Exactly as they stand, write out all of the entries again.

Saved entries:
Segment Open

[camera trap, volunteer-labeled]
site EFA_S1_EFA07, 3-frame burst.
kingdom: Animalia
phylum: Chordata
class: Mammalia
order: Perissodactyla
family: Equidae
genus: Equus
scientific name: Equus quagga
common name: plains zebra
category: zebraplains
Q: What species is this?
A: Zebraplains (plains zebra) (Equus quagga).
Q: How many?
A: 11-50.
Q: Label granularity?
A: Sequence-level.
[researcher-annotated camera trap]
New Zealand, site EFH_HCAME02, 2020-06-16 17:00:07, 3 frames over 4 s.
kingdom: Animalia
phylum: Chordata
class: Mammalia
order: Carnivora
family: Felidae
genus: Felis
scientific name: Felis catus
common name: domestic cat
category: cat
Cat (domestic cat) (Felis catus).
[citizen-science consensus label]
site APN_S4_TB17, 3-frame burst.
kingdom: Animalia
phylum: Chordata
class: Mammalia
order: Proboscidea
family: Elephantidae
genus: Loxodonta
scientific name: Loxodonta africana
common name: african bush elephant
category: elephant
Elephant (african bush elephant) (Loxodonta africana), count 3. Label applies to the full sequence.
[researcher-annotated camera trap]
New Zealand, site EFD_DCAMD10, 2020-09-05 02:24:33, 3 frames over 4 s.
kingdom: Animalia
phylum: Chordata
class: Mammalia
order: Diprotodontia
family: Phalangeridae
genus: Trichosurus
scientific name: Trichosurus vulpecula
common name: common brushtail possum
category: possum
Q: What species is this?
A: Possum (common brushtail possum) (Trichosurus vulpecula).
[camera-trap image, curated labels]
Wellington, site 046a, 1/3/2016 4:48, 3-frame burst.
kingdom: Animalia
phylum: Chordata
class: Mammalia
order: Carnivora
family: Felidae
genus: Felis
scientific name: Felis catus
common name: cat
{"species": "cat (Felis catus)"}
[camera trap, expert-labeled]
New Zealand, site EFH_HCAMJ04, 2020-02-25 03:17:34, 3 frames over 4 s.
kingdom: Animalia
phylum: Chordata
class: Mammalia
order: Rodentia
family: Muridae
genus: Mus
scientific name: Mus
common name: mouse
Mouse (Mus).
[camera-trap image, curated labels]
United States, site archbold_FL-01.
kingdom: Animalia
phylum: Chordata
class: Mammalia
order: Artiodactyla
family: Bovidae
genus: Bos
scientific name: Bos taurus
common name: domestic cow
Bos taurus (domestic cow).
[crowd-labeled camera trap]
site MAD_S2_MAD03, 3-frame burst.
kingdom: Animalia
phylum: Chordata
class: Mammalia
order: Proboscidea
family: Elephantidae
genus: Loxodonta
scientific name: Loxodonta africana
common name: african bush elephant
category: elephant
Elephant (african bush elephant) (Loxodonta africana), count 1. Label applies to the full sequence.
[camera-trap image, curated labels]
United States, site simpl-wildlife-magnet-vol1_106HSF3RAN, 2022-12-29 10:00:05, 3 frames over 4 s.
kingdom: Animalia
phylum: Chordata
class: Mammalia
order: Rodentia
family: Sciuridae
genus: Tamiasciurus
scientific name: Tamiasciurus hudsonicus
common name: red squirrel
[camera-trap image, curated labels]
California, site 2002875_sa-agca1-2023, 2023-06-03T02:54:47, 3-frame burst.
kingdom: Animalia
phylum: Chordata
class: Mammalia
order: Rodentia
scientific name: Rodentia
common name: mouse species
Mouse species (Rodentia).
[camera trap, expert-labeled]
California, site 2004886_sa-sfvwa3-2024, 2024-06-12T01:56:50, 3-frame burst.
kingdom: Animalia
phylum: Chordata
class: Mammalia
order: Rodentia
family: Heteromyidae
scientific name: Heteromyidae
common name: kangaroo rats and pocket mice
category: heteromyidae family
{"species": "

Segment Closed

| ANSWER SPACE |
[camera trap, volunteer-labeled]
site EFA_S1_EFA07, 3-frame burst.
kingdom: Animalia
phylum: Chordata
class: Mammalia
order: Perissodactyla
family: Equidae
genus: Equus
scientific name: Equus quagga
common name: plains zebra
category: zebraplains
Q: What species is this?
A: Zebraplains (plains zebra) (Equus quagga).
Q: How many?
A: 11-50.
Q: Label granularity?
A: Sequence-level.
[researcher-annotated camera trap]
New Zealand, site EFH_HCAME02, 2020-06-16 17:00:07, 3 frames over 4 s.
kingdom: Animalia
phylum: Chordata
class: Mammalia
order: Carnivora
family: Felidae
genus: Felis
scientific name: Felis catus
common name: domestic cat
category: cat
Cat (domestic cat) (Felis catus).
[citizen-science consensus label]
site APN_S4_TB17, 3-frame burst.
kingdom: Animalia
phylum: Chordata
class: Mammalia
order: Proboscidea
family: Elephantidae
genus: Loxodonta
scientific name: Loxodonta africana
common name: african bush elephant
category: elephant
Elephant (african bush elephant) (Loxodonta africana), count 3. Label applies to the full sequence.
[researcher-annotated camera trap]
New Zealand, site EFD_DCAMD10, 2020-09-05 02:24:33, 3 frames over 4 s.
kingdom: Animalia
phylum: Chordata
class: Mammalia
order: Diprotodontia
family: Phalangeridae
genus: Trichosurus
scientific name: Trichosurus vulpecula
common name: common brushtail possum
category: possum
Q: What species is this?
A: Possum (common brushtail possum) (Trichosurus vulpecula).
[camera-trap image, curated labels]
Wellington, site 046a, 1/3/2016 4:48, 3-frame burst.
kingdom: Animalia
phylum: Chordata
class: Mammalia
order: Carnivora
family: Felidae
genus: Felis
scientific name: Felis catus
common name: cat
{"species": "cat (Felis catus)"}
[camera trap, expert-labeled]
New Zealand, site EFH_HCAMJ04, 2020-02-25 03:17:34, 3 frames over 4 s.
kingdom: Animalia
phylum: Chordata
class: Mammalia
order: Rodentia
family: Muridae
genus: Mus
scientific name: Mus
common name: mouse
Mouse (Mus).
[camera-trap image, curated labels]
United States, site archbold_FL-01.
kingdom: Animalia
phylum: Chordata
class: Mammalia
order: Artiodactyla
family: Bovidae
genus: Bos
scientific name: Bos taurus
common name: domestic cow
Bos taurus (domestic cow).
[crowd-labeled camera trap]
site MAD_S2_MAD03, 3-frame burst.
kingdom: Animalia
phylum: Chordata
class: Mammalia
order: Proboscidea
family: Elephantidae
genus: Loxodonta
scientific name: Loxodonta africana
common name: african bush elephant
category: elephant
Elephant (african bush elephant) (Loxodonta africana), count 1. Label applies to the full sequence.
[camera-trap image, curated labels]
United States, site simpl-wildlife-magnet-vol1_106HSF3RAN, 2022-12-29 10:00:05, 3 frames over 4 s.
kingdom: Animalia
phylum: Chordata
class: Mammalia
order: Rodentia
family: Sciuridae
genus: Tamiasciurus
scientific name: Tamiasciurus hudsonicus
common name: red squirrel
[camera-trap image, curated labels]
California, site 2002875_sa-agca1-2023, 2023-06-03T02:54:47, 3-frame burst.
kingdom: Animalia
phylum: Chordata
class: Mammalia
order: Rodentia
scientific name: Rodentia
common name: mouse species
Mouse species (Rodentia).
[camera trap, expert-labeled]
California, site 2004886_sa-sfvwa3-2024, 2024-06-12T01:56:50, 3-frame burst.
kingdom: Animalia
phylum: Chordata
class: Mammalia
order: Rodentia
family: Heteromyidae
scientific name: Heteromyidae
common name: kangaroo rats and pocket mice
category: heteromyidae family
{"species": "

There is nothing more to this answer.